Task to complete> Write the section that begins with the line containing "this 498×230 image." and ends with the line containing "rusty wheel [316, 176, 370, 223]", both lines included, as a JSON list of strings with one string per line and no blank lines.

Extracted information>
┄┄┄┄┄┄

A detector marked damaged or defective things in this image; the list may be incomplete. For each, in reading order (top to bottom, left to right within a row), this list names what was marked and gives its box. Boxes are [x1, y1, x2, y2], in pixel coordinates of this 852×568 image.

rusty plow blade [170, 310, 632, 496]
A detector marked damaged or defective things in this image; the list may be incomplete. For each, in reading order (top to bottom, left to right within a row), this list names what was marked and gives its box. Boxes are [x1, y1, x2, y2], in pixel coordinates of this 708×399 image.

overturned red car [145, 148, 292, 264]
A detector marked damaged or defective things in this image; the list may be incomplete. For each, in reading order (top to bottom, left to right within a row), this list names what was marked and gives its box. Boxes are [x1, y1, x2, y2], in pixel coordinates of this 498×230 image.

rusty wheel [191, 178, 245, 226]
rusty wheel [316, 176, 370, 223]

┄┄┄┄┄┄

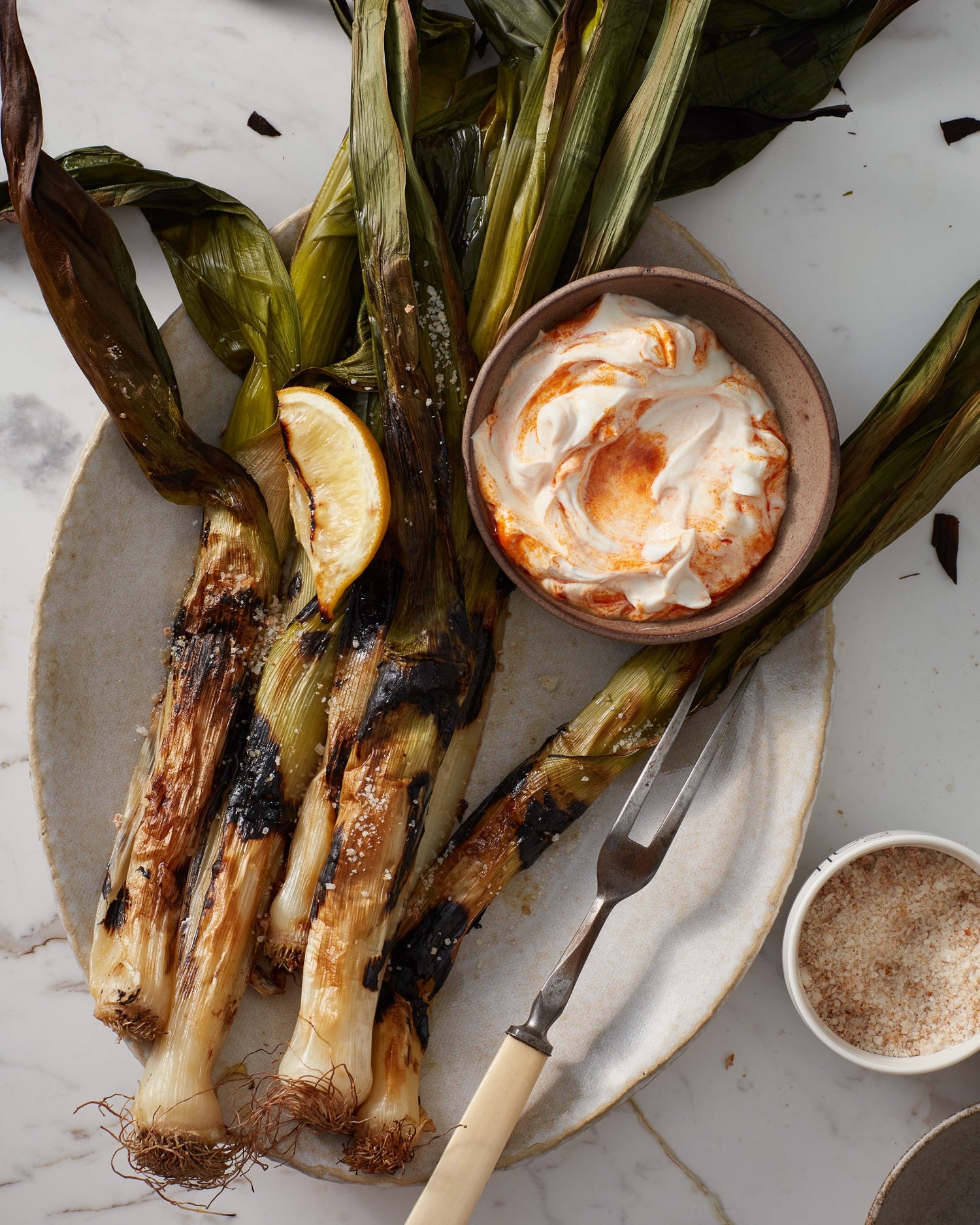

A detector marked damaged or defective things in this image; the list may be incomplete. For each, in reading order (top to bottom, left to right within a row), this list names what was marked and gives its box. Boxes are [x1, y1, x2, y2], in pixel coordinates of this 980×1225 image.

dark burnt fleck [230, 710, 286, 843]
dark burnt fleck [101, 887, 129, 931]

┄┄┄┄┄┄

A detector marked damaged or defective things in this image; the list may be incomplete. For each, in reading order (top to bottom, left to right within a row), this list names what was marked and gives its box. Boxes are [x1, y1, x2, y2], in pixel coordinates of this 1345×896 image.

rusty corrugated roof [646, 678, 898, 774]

┄┄┄┄┄┄

Written reply>
[
  "A detector marked damaged or defective things in this image; the list may be incomplete. For each, in reading order (top to bottom, left to right within a row), this list names what was marked and gives its box. Boxes are [x1, y1, x2, y2], in pixel coordinates of this 498×230 image.",
  "rusty wheel [191, 178, 245, 226]",
  "rusty wheel [316, 176, 370, 223]"
]